Die Grünen und die Klimabewegung: Ein Riss, der kein Graben werden soll

Die Proteste um das Kohledorf Lützerath haben Grüne und die Klimabewegung gespalten. Die Partei bemüht sich, die eigene Basis wiederzugewinnen.

Als die Menge mit ihren Plakaten, Trommeln und Fahnen das Ortsschild Keyenberg passiert und in der Ferne die Kohlebagger und die besetzten Baumhäuser von Lützerath in Sicht kommen, skandieren einige Hundert Demonstranten einen neuen Schlachtruf: „Wer hat uns verraten – Sozialdemokraten. Wer war mit dabei – Grüne Partei.“

Etwas weiter hinten im Zug läuft die Bundestagsabgeordnete der Grünen, Emilia Fester, als Parlamentarische Beobachtung. Wie Fester später berichtet, wird sie dabei immer wieder beleidigt. „Grüne verpisst Euch! Ihr habt uns doch verraten!“ Es habe weh-getan, schreibt Fester später in ihrem Blog.

Der Streit um das Kohledorf Lützerath am Tagebau Garzweiler II spaltet die Grünen und die Klimabewegung. In Düsseldorf wurde die Landesparteizentrale von Aktivisten besetzt, in Aachen die Fenster des Wahlkreisbüros eines Bundestagsabgeordneten zerstört, vor dem Wirtschaftsministerium von NRW, dem Dienstsitz der Grünen-Politikerin Mona Neubaur, kam es die ganze Woche zu Demonstrationen.

Verrat am Pariser Klimaabkommen

Für die Grünen ist es eine schmerzhafte Erfahrung. Eigentlich verstehen sie sich als Vorkämpfer für das Klima, doch nun werden sie von der eigenen Basis geschasst. Als ungerecht empfinden das manche Grüne. Dabei steht weniger die Abbaggerung von Lützerath, als der der vermeintliche Verrat am Pariser Klimaabkommen im Fokus der Kritik.

„Würden die Grünen ehrlich sagen: Christian Lindner kann zwar das Tempolimit verteidigen, aber wir kriegen es nicht hin, die 1,5-Grad-Grenze zu verteidigen, fände ich das ehrlich“, sagte Luisa Neubauer, Klimaschutzaktivistin von Fridays for Future, dem „Spiegel“ in einem Streitgespräch mit der Fraktionschefin der Grünen, Katharina Dröge. Das Verkleiden des Schlechten als glorreich sorge für Spannungen zwischen Grünen und Klimabewegung. „Diese Vereinbarung bringt mehr Klimaschutz“, beharrte Dröge.

[Zu erledigende Aufgaben]
[A] Schreiben Sie den Textabschnitt neu und ersetzen Sie dabei „Klimabewegung“ durch „Umweltbewegung“. Beginnen Sie bei den Worten „Die Grünen und die Klimabewegung: Ein“ und hören Sie nach den Worten „eigene Basis wiederzugewinnen.“ auf.
[B] Geben Sie zu jeder der folgenden Aussagen an, ob sie mit dem Textabschnitt übereinstimmt, und belegen Sie jede Antwort mit den entscheidenden Worten aus dem Textabschnitt: (i) Die Landesparteizentrale in Düsseldorf wurde von Aktivisten besetzt. (ii) Mona Neubaur ist eine Politikerin der SPD. (iii) Luisa Neubauer führte mit Katharina Dröge ein Streitgespräch im „Spiegel“.
[C] Beantworten Sie anhand des Textabschnitts, in welcher Stadt die Fenster des Wahlkreisbüros eines Bundestagsabgeordneten zerstört wurden.

[Bereitgestellte Daten]
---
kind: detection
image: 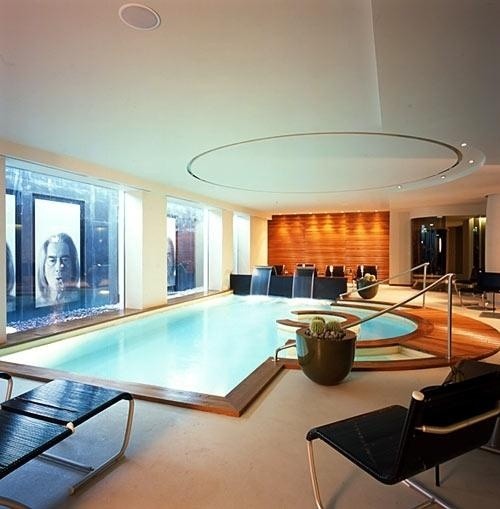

[Ergebnisse je Aufgabe]
[A]
Die Grünen und die Umweltbewegung: Ein Riss, der kein Graben werden soll

Die Proteste um das Kohledorf Lützerath haben Grüne und die Umweltbewegung gespalten. Die Partei bemüht sich, die eigene Basis wiederzugewinnen.

[B]
(i) Ja: „In Düsseldorf wurde die Landesparteizentrale von Aktivisten besetzt“
(ii) Nein: „dem Dienstsitz der Grünen-Politikerin Mona Neubaur“
(iii) Ja: „sagte Luisa Neubauer, Klimaschutzaktivistin von Fridays for Future, dem „Spiegel“ in einem Streitgespräch mit der Fraktionschefin der Grünen, Katharina Dröge“

[C] In Aachen.